I don't speak of it often.
I tend to keep so many stories my own.
Plus, it can be an uncomfortable topic of conversation in certain social circles.
And it's not exactly something I share in common with my friends.
But it was life-altering.
Sometimes you don't realize how much so until you look back over time.

...Today marks the day my father passed away, a full decade ago.* Even as early as January and February, I started to find myself thinking, "ten years; my goodness." It's amazing what changes and what stays the same over the course of a decade.

I have seen many individuals mark the anniversary of a loved one's passing with some sort of yearly ritual--a changed profile picture; a special activity; simply taking the day. For me, that tradition hasn't really ever been a part of my grief story.

Don't get me wrong; I do think about him on this day, and it is certainly important. But I think about him every day. 3,653 days he has crossed my mind, either fleetingly or all-consumingly. And in nearly 1/3 of my life without him, I've learned that it's not the obvious occasions where I miss him the most, or that catch me by surprise. It's every other day around them.
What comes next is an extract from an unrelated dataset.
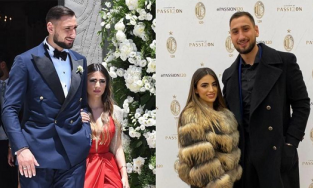 Chuyện tình 'đũa lệch' 40cm của thủ môn Italy và bạn gái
It's the amputee I see at the mall.

It's the red Chevrolet I see on the road.

It's making spaghetti from scratch.

It's picking the cantaloupe out of my fruit salad.

It's driving in Calgary.


It's that photo of his that eerily resembles one of mine.
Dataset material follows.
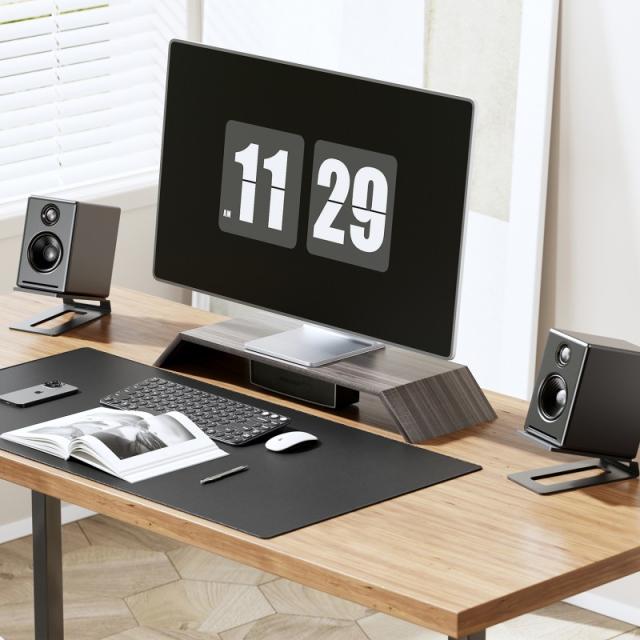 AISENS - Soporte Universal De Sobremesa Para Altavoces, Negro - SPK08U-427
It's when he's in my dreams and I wake up to find he's just out of reach.

It's watching my friends with their dads.

It's milk and sweetener in my coffee.

It's cleaning the house with music at full volume.

It's Yiddish colloquialisms.

It's olive skin and brown eyes.

It's the Beatles and the Beach Boys.


These moments are endless. These moments that remind me of experiences we shared, ways he acted, traits he passed on. The past infiltrating my present. And on the flip side, the life events that happen to me now leave me looking for him when I least expect it.

Dad, there are these great people I want you to know.
Dad, what do you think of my new kitchen?
Dad, why haven't you texted me lately?

There are so many questions I will never know the answer to. There are ten years of stories I haven't told him, and many more years of stories to come.

What is it to mark his passing one day a year when I face it day by day?

Somewhere along the way I found that I needed to honour the moments as they came. And it probably takes a different kind of energy than finding a single tradition with which to honour him each year. But the moments are going to come anyway, and for me it has been a meaningful way to connect his memory to my present.


And so I make the spaghetti; I listen to the Beatles; I enjoy the drive; I tell friends about the things we did together; I take the photographs.

And sometimes I still miss him.

And sometimes I still wish I could have a conversation with him.

And sometimes I just wish he was RIGHT.HERE.

But more often than not, the memories are an embrace instead of an ache. A reminder of the man who helped shape the woman I am today, both when he was alive, and after he passed. And a man who continues to do so.

Every day.










* It is also the anniversary of my parents' wedding. I actually find the shared occasion of this date to be beautiful in its own way, but I digress.